Cybersecurity researchers have revealed details of four security vulnerabilities in Dify, a widely used open source agentic workflow platform that has accumulated more than 146,000 stars on GitHub. The vulnerabilities, collectively named DifyTap by researchers at Zafran Security, could have enabled attackers to gain unauthorized access to artificial intelligence conversations and sensitive data belonging to other customers using the platform. According to the researchers, two of the vulnerabilities were rated critical severity, two could be exploited without authentication, and three carried cross tenant impact within Dify’s multi tenant cloud environment. The flaws created conditions where one customer’s information could potentially be exposed to another customer, allowing unauthorized access to private AI conversations, model responses, uploaded documents, and files. Researchers said the vulnerabilities could have established a covert channel for continuously extracting messages and responses from affected applications without alerting victims.

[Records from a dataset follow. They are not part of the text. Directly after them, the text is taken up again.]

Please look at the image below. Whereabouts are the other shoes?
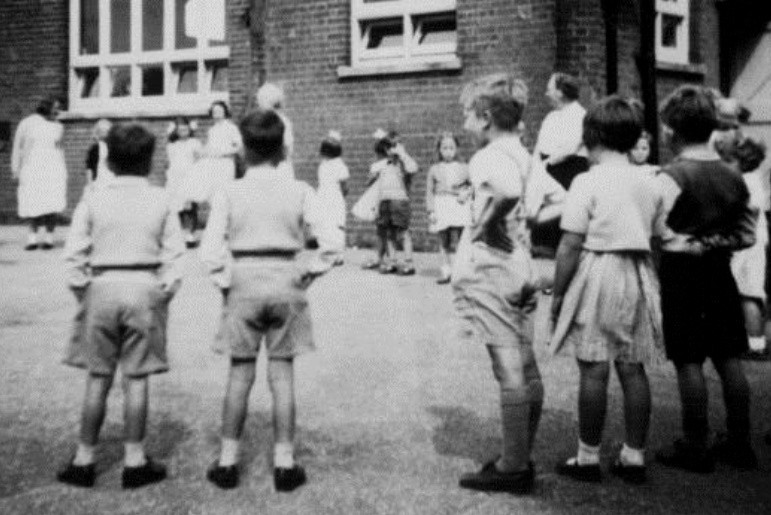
[556,456,601,481]
[437,275,450,282]
[274,464,307,492]
[402,266,416,274]
[608,457,646,484]
[42,242,54,248]
[25,243,38,249]
[658,435,700,470]
[743,348,769,360]
[459,457,535,493]
[703,431,754,468]
[121,455,167,489]
[381,264,397,273]
[363,259,381,267]
[58,455,97,487]
[206,458,239,489]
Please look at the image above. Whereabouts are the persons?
[450,74,570,494]
[200,110,344,492]
[256,83,295,181]
[630,84,771,473]
[533,71,589,295]
[553,94,664,480]
[11,97,69,250]
[317,132,350,265]
[364,129,419,275]
[165,102,245,249]
[85,118,114,182]
[426,133,474,284]
[56,123,185,489]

The research found that the security issues extended beyond chat data exposure. Attackers could potentially navigate Dify’s internal Plugin Daemon API through unauthenticated requests and trigger cross tenant internal API calls. The vulnerabilities also made it possible to preview documents uploaded by other tenants and retrieve files belonging to other users within the same tenant by supplying specific file identifiers. In a separate finding, Zafran Security identified that Dify’s file parsing infrastructure relied on a vulnerable version of PDFium, an open source C++ library used for rendering PDF documents. The version in use was susceptible to CVE-2024-5846, a use after free vulnerability with a CVSS score of 8.8 that could potentially enable remote attackers to exploit heap corruption using a specially crafted PDF file. Researchers noted that this weakness had existed for approximately two years and represented an additional security concern within the platform’s document processing functionality.
Among the disclosed vulnerabilities, CVE-2026-41947 received a CVSS score of 9.1 and involved an authorization bypass issue that allowed authenticated editor users to configure and activate tracing settings for any application regardless of tenant ownership. Researchers explained that missing tenant ownership validation could allow attackers to redirect messages and responses from victim applications to attacker controlled large language model trace providers. Since Dify allows public account registration, researchers warned that attackers could establish persistent data collection channels against publicly accessible applications. Another flaw, tracked as CVE-2026-41948 with a CVSS score of 9.4, is a path traversal vulnerability that enables authenticated users to manipulate requests forwarded to the internal Plugin Daemon REST API due to inadequate URL path sanitization. This issue could provide access to internal and private endpoints. CVE-2026-41949, carrying a CVSS score of 7.5 and 5.9 under different scoring contexts, affects the file preview endpoint and allows authenticated users to read up to 3,000 characters from uploaded documents across all tenants and workspaces when armed only with a file UUID.
The fourth vulnerability, CVE-2026-41950 with a CVSS score of 6.5, allows authenticated users to access the complete contents of files uploaded by other users within the same tenant by inserting arbitrary file UUIDs into chat message requests. Researchers emphasized that these weaknesses collectively demonstrated the risks associated with insufficient authorization controls and tenant isolation mechanisms in multi tenant AI platforms. Following responsible disclosure, Dify addressed all vulnerabilities except CVE-2026-41948 in version 1.14.2, which was released last month. A fix for the remaining issue is expected in an upcoming release. Zafran Security stated that the DifyTap findings highlight ongoing challenges in vulnerability visibility, particularly within containerized environments where differences between deployments can create blind spots that traditional security scanners may fail to detect. The disclosure serves as a reminder for organizations deploying AI platforms to regularly assess authorization controls, tenant separation mechanisms, and third party software components to reduce the risk of sensitive data exposure.